[Gluster-users] GlusterFS performance

Toby Corkindale toby.corkindale at strategicdata.com.au
Tue Mar 5 01:01:35 UTC 2013


On 01/03/13 21:12, Brian Candler wrote:
> On Fri, Mar 01, 2013 at 03:30:07PM +0600, Nikita A Kardashin wrote:
>>     If I try to execute above command inside virtual machine (KVM), first
>>     time all going right - about 900MB/s (cache effect, I think), but if I
>>     run this test again on existing file - task (dd) hungs up and can be
>>     stopped only by Ctrl+C.
>>     Overall virtual system latency is poor too. For example, apt-get
>>     upgrade upgrading system very, very slow, freezing on "Unpacking
>>     replacement" and other io-related steps.
>>     Does glusterfs have any tuning options, that can help me?
>
> If you are finding that processes hang or freeze indefinitely, this is not
> a question of "tuning", this is simply "broken".
>
> Anyway, you're asking the wrong person - I'm currently in the process of
> stripping out glusterfs, although I remain interested in the project.
>
> I did find that KVM performed very poorly, but KVM was not my main
> application and that's not why I'm abandoning it.  I'm stripping out
> glusterfs primarily because it's not supportable in my environment, because
> there is no documentation on how to analyse and recover from failure
> scenarios which can and do happen. This point in more detail:
> http://www.gluster.org/pipermail/gluster-users/2013-January/035118.html
>
> The other downside of gluster was its lack of flexibility, in particular the
> fact that there is no usage scaling factor on bricks, so that even with a
> simple distributed setup all your bricks have to be the same size.  Also,
> the object store feature which I wanted to use, has clearly had hardly any
> testing (even the RPM packages don't install properly).
>
> I *really* wanted to deploy gluster, because in principle I like the idea of
> a virtual distribution/replication system which sits on top of existing
> local filesystems.  But for storage, I need something where operational
> supportability is at the top of the pile.
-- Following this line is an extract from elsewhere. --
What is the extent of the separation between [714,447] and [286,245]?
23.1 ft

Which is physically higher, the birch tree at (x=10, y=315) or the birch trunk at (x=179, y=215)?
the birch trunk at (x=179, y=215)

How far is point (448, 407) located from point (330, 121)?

I have to agree; GlusterFS has been in use here in production for a 
while, and while it mostly works, it's been fragile and documentation 
has been disappointing. Despite 3.3 being in beta for a year, it still 
seems to have been poorly tested. For eg, I can't believe almost no-one 
else noticed that the log files were busted.. nor that the bug report 
has been around for quarter of a year without being responded to or fixed.

I have to ask -- what are you moving to now, Brian?